TEXT SEGMENT: Begin

Interdisciplinary day-conference
Saturday, 15 January 2005
The Assembly Rooms, The Royal Pump Rooms, Leamington Spa

The Art Gallery and Museum at The Royal Pump Rooms and the Centre for the History of Medicine at the University of Warwick jointly organised this interdisciplinary day-conference to explore the theme of water and the body in art and medicine, concluding in a general discussion.

Speakers

Alastair Durie (formerly Senior Lecturer in History, University of Glasgow)
Water is Best: Hydropathy in Britain, 1840-1914
Hydropathy arrived in Britain in the early 1840s from Austria, offering an alternative to conventional medicine. The strongest support came from the professional and middle classes, particularly those committed to the temperance cause who approved the ‘no alcohol’ rule which complemented the core therapeutic regime of baths, sweating and massage. Eventually hydropathy worked its way towards respectability as the hydros broadened their focus away from cure to sober recreation.

Shelley Sacks (Artist)
The Thought Bank
The ‘memory of water’ – or the capacity of water as a medium to carry non-material information – lies at the heart of the Thought Bank project. Through a process of ‘memory work’ and ‘rethinking’, in which painful images retrieved from a local water source are transformed into potentised water, a form of homeopathic remedy is created that contains images of how things could be different. The project evolved from an intuitive sense of how thought imprints upon water, to encompass contemporary perspectives on ‘living water’ and its practical applications.

Ansuman Biswas (Artist)
Jem Finer (Artist)
Suspension
A project that began with parabolic flight and ended in a 12-metre deep tank of water, Suspension is a complex mediation on the composition, effects, and meaning of water. At the fundamental level water has a fascinating atomic and molecular structure; on a planetary scale, it drives the political and climatic systems. The project has generated films, sound pieces, sculptural works and performance scripts. A selection of these will be presented.

Anthea Callen (Professor of Visual Culture, University of Nottingham)
Painting Water: Hygiene or Pollution?

TEXT SEGMENT: End
DATA EXTRACTS: Begin

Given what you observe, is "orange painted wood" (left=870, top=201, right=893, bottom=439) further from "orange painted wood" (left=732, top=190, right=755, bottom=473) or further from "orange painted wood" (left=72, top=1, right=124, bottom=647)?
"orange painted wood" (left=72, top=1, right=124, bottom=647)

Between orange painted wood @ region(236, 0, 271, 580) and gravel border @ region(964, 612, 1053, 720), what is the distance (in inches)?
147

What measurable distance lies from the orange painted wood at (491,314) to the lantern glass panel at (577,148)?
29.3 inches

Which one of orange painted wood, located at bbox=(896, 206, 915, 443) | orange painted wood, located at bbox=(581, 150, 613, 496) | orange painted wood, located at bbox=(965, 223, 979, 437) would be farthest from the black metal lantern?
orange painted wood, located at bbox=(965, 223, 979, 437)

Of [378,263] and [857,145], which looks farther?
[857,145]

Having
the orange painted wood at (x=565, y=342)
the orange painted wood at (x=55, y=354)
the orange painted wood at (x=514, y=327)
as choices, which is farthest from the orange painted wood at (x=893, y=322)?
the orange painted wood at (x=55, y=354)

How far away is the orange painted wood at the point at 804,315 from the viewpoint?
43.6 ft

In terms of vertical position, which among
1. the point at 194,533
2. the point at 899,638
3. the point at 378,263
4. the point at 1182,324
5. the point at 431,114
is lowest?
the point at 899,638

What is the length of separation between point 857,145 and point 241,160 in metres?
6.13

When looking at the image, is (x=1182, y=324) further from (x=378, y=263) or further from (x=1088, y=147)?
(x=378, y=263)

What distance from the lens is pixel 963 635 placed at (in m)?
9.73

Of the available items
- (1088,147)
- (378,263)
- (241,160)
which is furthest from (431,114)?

DATA EXTRACTS: End

◆ LIST OF TASKS
**a)** List every speaker named in the conference program on water and the body.
**b)** Write the next part of the conference program on water and the body, continuing from the last line shown.
The lines above have no connection to the conference program.

◆ RESPONSES TO THE EXERCISE
**a)** Alastair Durie, Shelley Sacks, Ansuman Biswas, Jem Finer, Anthea Callen

**b)**
Ideas about water as a life- and health-giving fluid associated with cleanliness, hygiene and purity are relatively recent. In the eighteenth and earlier nineteenth centuries water was seen as dangerous, a ‘miasmic’ source of disease and contagion, and something to be feared. In the modern era, the provision of clean water – and of efficient sewage systems – became a particular priority only with the advent of modern industrial cities where epidemics were rife. Looking at paintings of water and bathing with these ideas in mind gives us a very different take on some very familiar images.

Luke Davidson (Writer and Consultant, AEA Consulting)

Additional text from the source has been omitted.